CONFERENCE ABSTRACTS

Please, click the subject area:

LITERATURE, LITERARY TRANSLATION & CULTURAL STUDIES

Literature and Daily Life: Looking for Love in All the Wrong (and Right) Places

Lester E. Barber, Bowling Green State University

The purpose of this paper is to offer a test of the author's ability to communicate to a general, non-academic audience some of the essential personal rewards of reading and studying imaginative literature. The two texts chosen for examination have some interesting things in common, as you would naturally expect. But, they were also chosen, in part, because of their relevance to a general audience. Shakespeare's Romeo and Juliet is widely known around the world by people of all types. For example, in the United States it is taught to a large percentage of all high school students. On the other hand, James Purdy's The Nephew is not widely known, although Purdy was one of America's respected and admired fiction writers during the 1960's and 1970's. However, The Nephew is set in Bowling Green, Ohio, the hometown of the author of this paper. [Parenthetically, it can be added that the setting is on the very neighborhood corner where the author resides.] Thus, it is a good choice for readers in the region where the author hopes to have the most direct general audience impact.

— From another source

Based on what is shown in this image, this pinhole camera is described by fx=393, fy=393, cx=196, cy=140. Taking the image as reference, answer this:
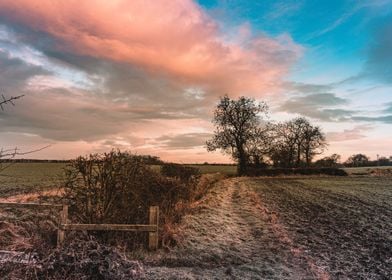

Recent years have witnessed many efforts on the part of university English department teachers and other academics to write about literature for general audiences. The resultant essays are all, at heart, efforts to bridge the huge gulf that has developed between college teachers of English and the public at large. Reports in the media, for example, have characterized English faculty as engaging mostly in the study of abstract theory or the politics of feminism, Marxism, gay perspectives and the like. In addition, it is sometimes claimed that all serious literature, even when approached or taught in more familiar ways, is seldom relevant to the lives of ordinary citizens of our communities.

However, it is the contention of the author of this paper that good literature is always a joy to read and consider. The ideas conveyed by that literature can guide us, challenge us and reassure us in our daily lives. The challenge for the author of this paper today is to see if he can demonstrate the truth of these claims in practice.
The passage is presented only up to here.